**Text**
** START **
Anton Krupicka just did this route 2:38 car-car.
From: Northglenn, CO
Aug 21, 2012
rating: 5.4 4a 12 IV VD 3c Easy Snow
Free soloed Kiener's Sunday, August 19th<-- Amazing weather! We started at 7am and discovered that Lamb's Slide was hard and iced over. We were able to head up the left side of Lamb's on rock/scree all the way to the top, traverse over on dry rocks, and we down-climbed on the right side of Lamb's back to Broadway. This was the crux for us, because it was steep and we found ourselves on loose scree the whole way back down to the Broadway entrance. It would be MUCH better to cross Lamb's than to climb up and over like we did (bring Kahtoola microspikes perhaps?).
Broadway is completely dry right now though. There was some snow in the Notch Couloir, but other than that and Lamb's, the route (up) is completely dry. Do NOT head up the Notch Couloir too far though! Walk along the snow, and then jump onto the rock (climber's right) after 20 or 30 feet. After you get onto rock, traverse right (back down). It will feel like you are going back down towards the cliff (east face/Diamond... which you are). You will then turn the corner (towards the North) and start climbing up again <-- This is probably a poor explanation, so research this section of the route more if you can. It was the only real difficult section of route finding we encountered.
** END **
(Stored items from a collection)
** START **
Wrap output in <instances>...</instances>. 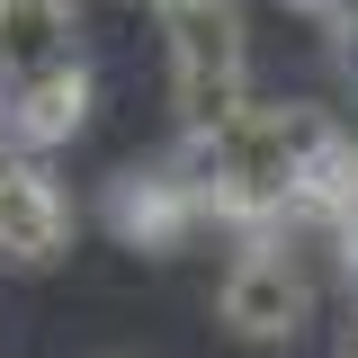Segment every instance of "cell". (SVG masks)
I'll return each instance as SVG.
<instances>
[{
	"mask_svg": "<svg viewBox=\"0 0 358 358\" xmlns=\"http://www.w3.org/2000/svg\"><path fill=\"white\" fill-rule=\"evenodd\" d=\"M152 9H179V0H152Z\"/></svg>",
	"mask_w": 358,
	"mask_h": 358,
	"instance_id": "7",
	"label": "cell"
},
{
	"mask_svg": "<svg viewBox=\"0 0 358 358\" xmlns=\"http://www.w3.org/2000/svg\"><path fill=\"white\" fill-rule=\"evenodd\" d=\"M63 242H72V206H63V188L36 171V152H0V260L45 268Z\"/></svg>",
	"mask_w": 358,
	"mask_h": 358,
	"instance_id": "3",
	"label": "cell"
},
{
	"mask_svg": "<svg viewBox=\"0 0 358 358\" xmlns=\"http://www.w3.org/2000/svg\"><path fill=\"white\" fill-rule=\"evenodd\" d=\"M81 126H90V63H81V54H63V63H45V72H27V81H9L0 134H18V152L72 143Z\"/></svg>",
	"mask_w": 358,
	"mask_h": 358,
	"instance_id": "4",
	"label": "cell"
},
{
	"mask_svg": "<svg viewBox=\"0 0 358 358\" xmlns=\"http://www.w3.org/2000/svg\"><path fill=\"white\" fill-rule=\"evenodd\" d=\"M171 27V108L188 134H215L251 108V36L233 0H179L162 9Z\"/></svg>",
	"mask_w": 358,
	"mask_h": 358,
	"instance_id": "1",
	"label": "cell"
},
{
	"mask_svg": "<svg viewBox=\"0 0 358 358\" xmlns=\"http://www.w3.org/2000/svg\"><path fill=\"white\" fill-rule=\"evenodd\" d=\"M224 322H233V331H242V341H296V331H305V268L287 260V251H278V242H260V251H242V260L224 268Z\"/></svg>",
	"mask_w": 358,
	"mask_h": 358,
	"instance_id": "2",
	"label": "cell"
},
{
	"mask_svg": "<svg viewBox=\"0 0 358 358\" xmlns=\"http://www.w3.org/2000/svg\"><path fill=\"white\" fill-rule=\"evenodd\" d=\"M197 215H206L197 179H126V188H117V233L143 242V251H171Z\"/></svg>",
	"mask_w": 358,
	"mask_h": 358,
	"instance_id": "6",
	"label": "cell"
},
{
	"mask_svg": "<svg viewBox=\"0 0 358 358\" xmlns=\"http://www.w3.org/2000/svg\"><path fill=\"white\" fill-rule=\"evenodd\" d=\"M81 36L72 0H0V81H27L45 63H63Z\"/></svg>",
	"mask_w": 358,
	"mask_h": 358,
	"instance_id": "5",
	"label": "cell"
}]
</instances>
** END **
**Exercises to complete**
**A)** Answer these from the Kiener's trip report:
(i) At what time did the climbers start?
(ii) What condition was Lamb's Slide in when they reached it?
(iii) Besides Lamb's, where did they find snow on the way up?
**B)** Write out everything in the Kiener's trip report from "Broadway is completely" down to "finding we encountered.", and swap "Notch Couloir" for "upper couloir".
**C)** Resume the Kiener's trip report after its last sentence.

**Answers to the exercises**
**A)**
(i) 7am
(ii) Hard and iced over
(iii) In the Notch Couloir

**B)**
Broadway is completely dry right now though. There was some snow in the upper couloir, but other than that and Lamb's, the route (up) is completely dry. Do NOT head up the upper couloir too far though! Walk along the snow, and then jump onto the rock (climber's right) after 20 or 30 feet. After you get onto rock, traverse right (back down). It will feel like you are going back down towards the cliff (east face/Diamond... which you are). You will then turn the corner (towards the North) and start climbing up again <-- This is probably a poor explanation, so research this section of the route more if you can. It was the only real difficult section of route finding we encountered.

**C)**
After reaching the summit, we down-climbed the Cables route, which had a small section of ice at the beginning that we were able to easily maneuver around. The down-climb of Cables was the section I was most worried about, but after the climb up Kiener's, I found I was very comfortable on Cables.
We were out for 4:43. By eliminating the detour up Lamb's, and some route finding issues in the Notch Couloir, I think we could have done this route even faster (probably around 4 hours). The climbing was much more comfortable than I expected (many trip reports had me worried), and I am psyched to get out and do it again!
Wore my New Balance M110s, shorts, a tank top (and at times a long-sleeve shirt due to wind), and a chalk bag (because I get some amazingly sweaty palms). Also consumed 6 Hammer gels, a Honey Stinger waffle, and 2.5 liters of water.